##### Input material #####

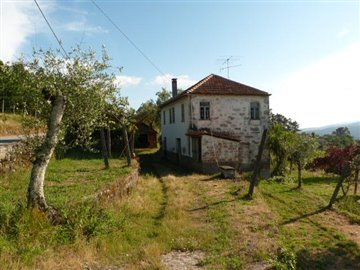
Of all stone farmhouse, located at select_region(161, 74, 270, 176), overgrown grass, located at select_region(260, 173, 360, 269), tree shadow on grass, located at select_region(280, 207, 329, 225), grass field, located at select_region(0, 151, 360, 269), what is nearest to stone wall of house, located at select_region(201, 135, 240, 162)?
stone farmhouse, located at select_region(161, 74, 270, 176)

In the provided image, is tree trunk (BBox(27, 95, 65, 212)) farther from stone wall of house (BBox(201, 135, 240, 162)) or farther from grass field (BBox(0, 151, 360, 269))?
stone wall of house (BBox(201, 135, 240, 162))

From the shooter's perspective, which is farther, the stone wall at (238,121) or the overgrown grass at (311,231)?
the stone wall at (238,121)

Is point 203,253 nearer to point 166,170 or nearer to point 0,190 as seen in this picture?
point 0,190

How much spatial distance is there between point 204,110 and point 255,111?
3723mm

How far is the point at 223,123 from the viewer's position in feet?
85.1

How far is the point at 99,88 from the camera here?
12125mm

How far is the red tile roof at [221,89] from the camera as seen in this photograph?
25.5 meters

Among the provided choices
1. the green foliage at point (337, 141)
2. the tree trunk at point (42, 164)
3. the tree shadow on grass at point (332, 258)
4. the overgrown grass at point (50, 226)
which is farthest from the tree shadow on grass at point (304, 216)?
the green foliage at point (337, 141)

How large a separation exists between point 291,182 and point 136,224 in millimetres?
13794

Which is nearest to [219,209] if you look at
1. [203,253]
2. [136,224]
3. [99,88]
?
[136,224]

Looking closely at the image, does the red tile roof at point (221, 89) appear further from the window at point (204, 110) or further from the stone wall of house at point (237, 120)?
the window at point (204, 110)

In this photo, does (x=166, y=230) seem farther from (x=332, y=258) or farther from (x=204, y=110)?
(x=204, y=110)

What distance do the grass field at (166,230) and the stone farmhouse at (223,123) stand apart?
27.9ft

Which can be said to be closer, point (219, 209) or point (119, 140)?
point (219, 209)
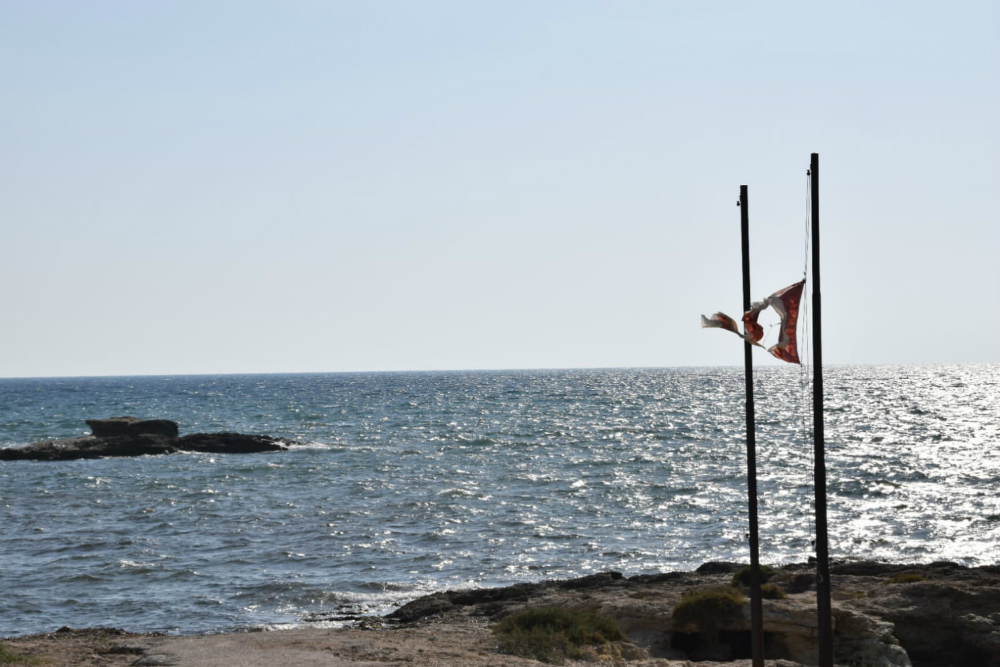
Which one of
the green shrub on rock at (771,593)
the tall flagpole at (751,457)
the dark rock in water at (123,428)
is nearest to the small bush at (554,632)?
the green shrub on rock at (771,593)

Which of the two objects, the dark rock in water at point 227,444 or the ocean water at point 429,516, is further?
the dark rock in water at point 227,444

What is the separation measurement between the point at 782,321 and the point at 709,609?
7.66 m

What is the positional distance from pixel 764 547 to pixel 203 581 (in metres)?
17.2

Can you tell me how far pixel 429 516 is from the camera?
40375 millimetres

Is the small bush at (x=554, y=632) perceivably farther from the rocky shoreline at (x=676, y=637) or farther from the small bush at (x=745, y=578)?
the small bush at (x=745, y=578)

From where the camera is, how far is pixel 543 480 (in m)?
51.3

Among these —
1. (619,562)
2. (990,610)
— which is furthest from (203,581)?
(990,610)

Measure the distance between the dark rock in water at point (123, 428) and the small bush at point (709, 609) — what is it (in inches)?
2211

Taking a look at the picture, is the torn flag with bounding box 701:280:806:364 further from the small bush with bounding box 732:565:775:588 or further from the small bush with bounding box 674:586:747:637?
the small bush with bounding box 732:565:775:588

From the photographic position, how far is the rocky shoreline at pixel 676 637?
1900 cm

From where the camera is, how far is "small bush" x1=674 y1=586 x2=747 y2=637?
794 inches

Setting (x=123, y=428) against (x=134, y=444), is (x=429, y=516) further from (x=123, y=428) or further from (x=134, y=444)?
(x=123, y=428)

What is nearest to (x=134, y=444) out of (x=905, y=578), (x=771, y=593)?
(x=771, y=593)

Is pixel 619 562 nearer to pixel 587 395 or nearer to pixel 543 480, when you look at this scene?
pixel 543 480
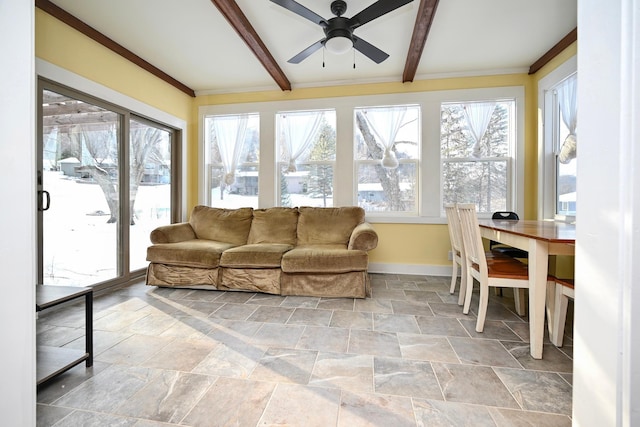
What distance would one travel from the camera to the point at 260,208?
400 centimetres

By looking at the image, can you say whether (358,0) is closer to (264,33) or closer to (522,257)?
(264,33)

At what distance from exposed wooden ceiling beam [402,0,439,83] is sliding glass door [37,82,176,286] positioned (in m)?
3.21

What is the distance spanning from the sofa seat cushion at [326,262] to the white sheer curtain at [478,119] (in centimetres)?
222

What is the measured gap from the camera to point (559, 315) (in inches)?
70.7

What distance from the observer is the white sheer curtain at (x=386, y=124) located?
3.72 meters

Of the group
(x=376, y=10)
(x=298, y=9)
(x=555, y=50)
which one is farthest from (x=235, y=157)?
(x=555, y=50)

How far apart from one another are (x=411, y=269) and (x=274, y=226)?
191 cm

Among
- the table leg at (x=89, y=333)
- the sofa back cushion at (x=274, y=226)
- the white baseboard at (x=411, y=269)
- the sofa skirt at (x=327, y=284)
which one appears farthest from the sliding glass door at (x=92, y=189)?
the white baseboard at (x=411, y=269)

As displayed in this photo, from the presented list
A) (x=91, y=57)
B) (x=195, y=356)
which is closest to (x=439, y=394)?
(x=195, y=356)

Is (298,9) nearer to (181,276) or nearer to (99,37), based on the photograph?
(99,37)

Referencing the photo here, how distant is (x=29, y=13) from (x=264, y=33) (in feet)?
7.88

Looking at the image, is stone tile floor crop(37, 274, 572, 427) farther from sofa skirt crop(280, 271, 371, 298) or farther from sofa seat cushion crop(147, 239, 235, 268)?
sofa seat cushion crop(147, 239, 235, 268)

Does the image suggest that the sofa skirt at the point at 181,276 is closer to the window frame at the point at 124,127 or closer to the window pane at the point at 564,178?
the window frame at the point at 124,127

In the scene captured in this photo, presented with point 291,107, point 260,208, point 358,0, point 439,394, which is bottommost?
point 439,394
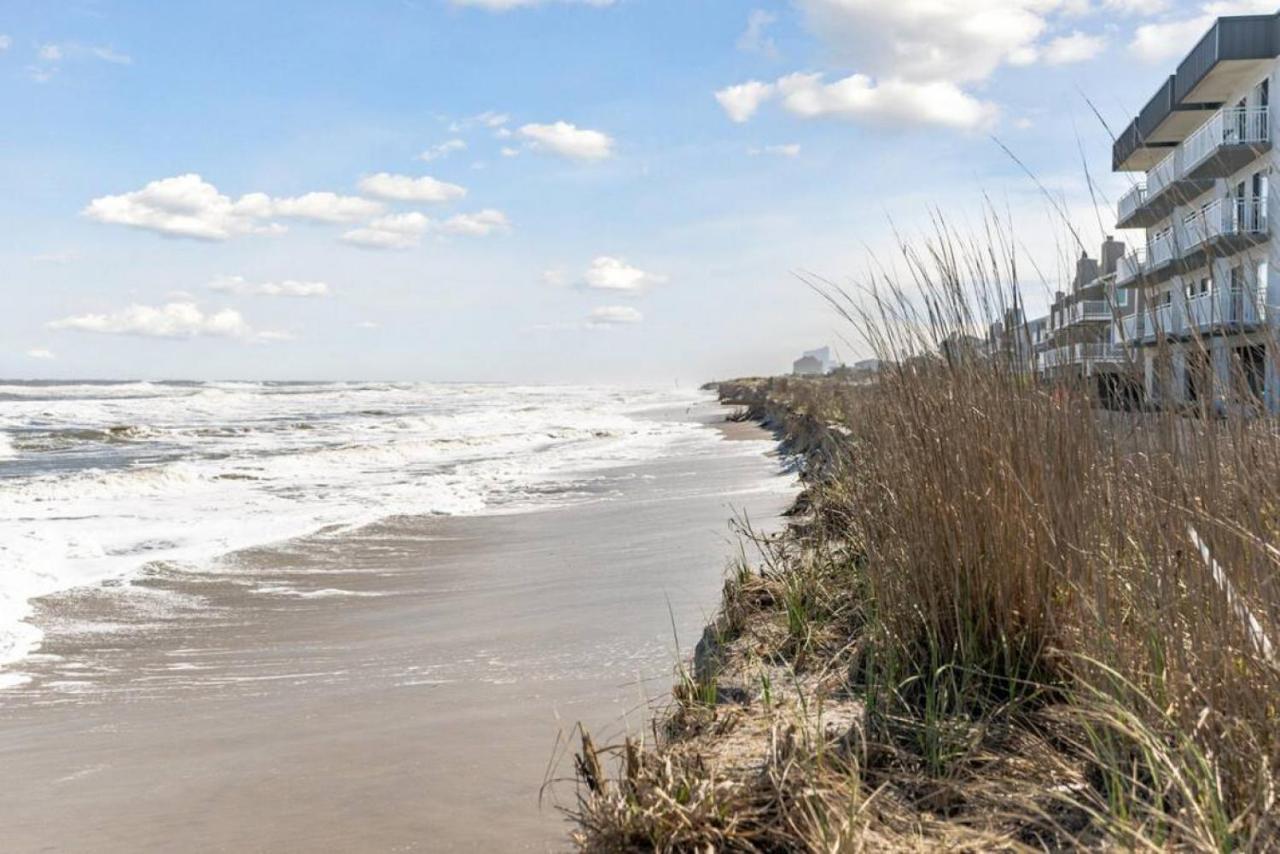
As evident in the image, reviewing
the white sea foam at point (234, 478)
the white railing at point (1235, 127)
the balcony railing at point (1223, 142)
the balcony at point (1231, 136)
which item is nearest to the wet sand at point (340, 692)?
the white sea foam at point (234, 478)

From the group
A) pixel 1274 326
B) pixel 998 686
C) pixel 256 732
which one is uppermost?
pixel 1274 326

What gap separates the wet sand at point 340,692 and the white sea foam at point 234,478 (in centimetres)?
61

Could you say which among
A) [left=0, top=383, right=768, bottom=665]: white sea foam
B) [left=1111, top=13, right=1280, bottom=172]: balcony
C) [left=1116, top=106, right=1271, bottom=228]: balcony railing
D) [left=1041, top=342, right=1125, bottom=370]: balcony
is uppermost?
[left=1111, top=13, right=1280, bottom=172]: balcony

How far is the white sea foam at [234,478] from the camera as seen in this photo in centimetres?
838

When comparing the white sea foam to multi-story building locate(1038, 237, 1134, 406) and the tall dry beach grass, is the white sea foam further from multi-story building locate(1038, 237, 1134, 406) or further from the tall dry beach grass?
multi-story building locate(1038, 237, 1134, 406)

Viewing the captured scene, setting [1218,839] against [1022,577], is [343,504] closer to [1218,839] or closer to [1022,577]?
[1022,577]

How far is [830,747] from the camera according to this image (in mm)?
2723

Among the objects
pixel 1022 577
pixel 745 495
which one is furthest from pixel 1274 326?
pixel 745 495

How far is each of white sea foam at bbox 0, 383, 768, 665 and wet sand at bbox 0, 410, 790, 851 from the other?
1.99ft

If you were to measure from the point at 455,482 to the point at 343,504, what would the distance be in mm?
2577

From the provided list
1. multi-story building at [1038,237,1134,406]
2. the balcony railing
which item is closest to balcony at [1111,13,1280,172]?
the balcony railing

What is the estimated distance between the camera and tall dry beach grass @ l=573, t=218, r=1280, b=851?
2.22 meters

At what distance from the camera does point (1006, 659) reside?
300 centimetres

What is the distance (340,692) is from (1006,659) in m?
2.79
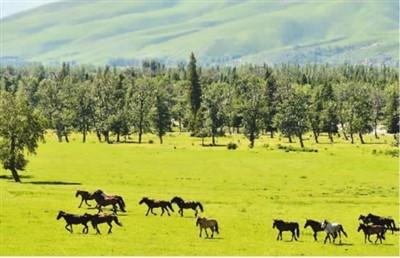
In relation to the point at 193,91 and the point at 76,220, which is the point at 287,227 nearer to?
the point at 76,220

#####

[Task requirements]: Leave the pictures out and write out every entry exactly as given.

[Solution to the problem]:
Of all stone farmhouse, located at select_region(161, 74, 270, 176), overgrown grass, located at select_region(260, 173, 360, 269), tree shadow on grass, located at select_region(280, 207, 329, 225), grass field, located at select_region(0, 151, 360, 269), what is nearest to stone wall of house, located at select_region(201, 135, 240, 162)?
stone farmhouse, located at select_region(161, 74, 270, 176)

In the provided image, is tree trunk (BBox(27, 95, 65, 212)) farther from stone wall of house (BBox(201, 135, 240, 162)) or farther from grass field (BBox(0, 151, 360, 269))?
stone wall of house (BBox(201, 135, 240, 162))

From the shooter's perspective, which is farther, the stone wall at (238,121) or the overgrown grass at (311,231)?
the stone wall at (238,121)

Is point 203,253 nearer to point 166,170 or nearer to point 0,190 as seen in this picture?
point 0,190

How much spatial distance is there between point 204,110 and point 255,111?
3723mm

How far is the point at 223,123 from the viewer's position in feet?
85.1

How far is the point at 99,88 from the camera here?
12125mm

How far is the red tile roof at [221,89] from the camera as seen in this photograph?
25.5 meters

Among the provided choices
1. the green foliage at point (337, 141)
2. the tree trunk at point (42, 164)
3. the tree shadow on grass at point (332, 258)
4. the overgrown grass at point (50, 226)
which is farthest from the tree shadow on grass at point (304, 216)?
the green foliage at point (337, 141)

How large a separation exists between point 291,182 and point 136,224 in millimetres?
13794

Which is nearest to [219,209] if you look at
1. [203,253]
2. [136,224]
3. [99,88]
?
[136,224]

Looking closely at the image, does the red tile roof at point (221, 89) appear further from the window at point (204, 110) or further from the stone wall of house at point (237, 120)?
the window at point (204, 110)

In this photo, does (x=166, y=230) seem farther from (x=332, y=258) or farther from (x=204, y=110)?
(x=204, y=110)

What distance do the grass field at (166,230) and the stone farmhouse at (223,123) stand apart?
27.9ft

Which can be said to be closer, point (219, 209) or point (119, 140)?
point (219, 209)
Which one of
the green shrub on rock at (771,593)
the tall flagpole at (751,457)
the dark rock in water at (123,428)
is nearest to the small bush at (554,632)?
the green shrub on rock at (771,593)

Which of the two objects, the dark rock in water at point 227,444 or the ocean water at point 429,516, is further?
the dark rock in water at point 227,444

What is the separation measurement between the point at 782,321 and the point at 709,609?
7.66 m

What is the positional distance from pixel 764 547 to pixel 203 581 (in metres)?
17.2

Can you tell me how far pixel 429 516 is from the camera?
40375 millimetres

Is the small bush at (x=554, y=632) perceivably farther from the rocky shoreline at (x=676, y=637) or farther from the small bush at (x=745, y=578)?
the small bush at (x=745, y=578)

From where the camera is, how far is pixel 543 480 (in m)?
51.3

Among these —
1. (619,562)
2. (990,610)
— which is furthest from (203,581)?
(990,610)

Measure the distance between the dark rock in water at point (123, 428) and the small bush at point (709, 609) — what is it (in inches)?
2211

Taking a look at the picture, is the torn flag with bounding box 701:280:806:364 further from the small bush with bounding box 732:565:775:588 or further from the small bush with bounding box 674:586:747:637?
the small bush with bounding box 732:565:775:588

From the photographic position, how far is the rocky shoreline at pixel 676 637?
1900 cm

From where the camera is, how far is "small bush" x1=674 y1=586 x2=747 y2=637?
794 inches

Setting (x=123, y=428) against (x=134, y=444), is (x=429, y=516) further from (x=123, y=428) or further from (x=134, y=444)?
(x=123, y=428)

What is nearest to (x=134, y=444) out of (x=905, y=578), (x=771, y=593)?
(x=771, y=593)

Is pixel 619 562 nearer to pixel 587 395 or nearer to pixel 543 480, when you look at this scene?
pixel 543 480
What distance would one travel from the camera to the point at 260,208?
400 centimetres

By looking at the image, can you say whether (358,0) is closer to (264,33) or closer to (522,257)?
(264,33)

At what distance from exposed wooden ceiling beam [402,0,439,83] is sliding glass door [37,82,176,286] positioned (in m)?
3.21

What is the distance spanning from the sofa seat cushion at [326,262] to the white sheer curtain at [478,119] (in centimetres)?
222

What is the measured gap from the camera to point (559, 315) (in inches)?
70.7

What distance from the observer is the white sheer curtain at (x=386, y=124) located?
3.72 meters

Of the group
(x=376, y=10)
(x=298, y=9)
(x=555, y=50)
which one is farthest from (x=235, y=157)?
(x=555, y=50)

How far apart from one another are (x=411, y=269) and (x=274, y=226)?
191 cm

Among
- the table leg at (x=89, y=333)
- the sofa back cushion at (x=274, y=226)
- the white baseboard at (x=411, y=269)
- the sofa skirt at (x=327, y=284)
which one appears farthest from the sliding glass door at (x=92, y=189)?
the white baseboard at (x=411, y=269)

As displayed in this photo, from the presented list
A) (x=91, y=57)
B) (x=195, y=356)
which is closest to (x=439, y=394)?
(x=195, y=356)

Is (298,9) nearer to (181,276) or nearer to (99,37), based on the photograph?
(99,37)

Referencing the photo here, how distant is (x=29, y=13) from (x=264, y=33) (in feet)?
7.88

Looking at the image, is stone tile floor crop(37, 274, 572, 427) farther from sofa skirt crop(280, 271, 371, 298) or farther from sofa seat cushion crop(147, 239, 235, 268)?
sofa seat cushion crop(147, 239, 235, 268)

Does the image suggest that the sofa skirt at the point at 181,276 is closer to the window frame at the point at 124,127 or closer to the window pane at the point at 564,178?
the window frame at the point at 124,127

In the scene captured in this photo, presented with point 291,107, point 260,208, point 358,0, point 439,394, which is bottommost?
point 439,394
As evident in the image, reviewing
the white sea foam at point (234, 478)
the white railing at point (1235, 127)
the balcony railing at point (1223, 142)
the balcony at point (1231, 136)
which item is nearest to the wet sand at point (340, 692)?
the white sea foam at point (234, 478)

From the group
A) pixel 1274 326
B) pixel 998 686
C) pixel 256 732
which one is uppermost?
pixel 1274 326

What gap separates the wet sand at point 340,692 and the white sea foam at point 234,478 (in centimetres)?
61

Could you say which among
A) [left=0, top=383, right=768, bottom=665]: white sea foam
B) [left=1111, top=13, right=1280, bottom=172]: balcony
C) [left=1116, top=106, right=1271, bottom=228]: balcony railing
D) [left=1041, top=342, right=1125, bottom=370]: balcony
is uppermost?
[left=1111, top=13, right=1280, bottom=172]: balcony

How far is the white sea foam at [234,478] from the camera as seen in this photo in centimetres?
838

When comparing the white sea foam to multi-story building locate(1038, 237, 1134, 406) and the tall dry beach grass, is the white sea foam further from multi-story building locate(1038, 237, 1134, 406) or further from the tall dry beach grass?
multi-story building locate(1038, 237, 1134, 406)

Viewing the captured scene, setting [1218,839] against [1022,577], is [343,504] closer to [1218,839] or closer to [1022,577]?
[1022,577]

How far is [830,747] from the camera according to this image (in mm)?
2723

Among the objects
pixel 1022 577
pixel 745 495
which one is furthest from pixel 1274 326?
pixel 745 495

How far is each of white sea foam at bbox 0, 383, 768, 665 and wet sand at bbox 0, 410, 790, 851 from the other?
1.99ft

If you were to measure from the point at 455,482 to the point at 343,504, what would the distance be in mm?
2577

From the provided list
1. multi-story building at [1038,237,1134,406]
2. the balcony railing
which item is closest to balcony at [1111,13,1280,172]?
the balcony railing

What is the estimated distance between the camera and tall dry beach grass @ l=573, t=218, r=1280, b=851?
2.22 meters

At what distance from the camera does point (1006, 659) reside?
300 centimetres

What is the distance (340,692) is from (1006,659) in m?
2.79
In relation to the point at 193,91 and the point at 76,220, which is the point at 287,227 nearer to?
the point at 76,220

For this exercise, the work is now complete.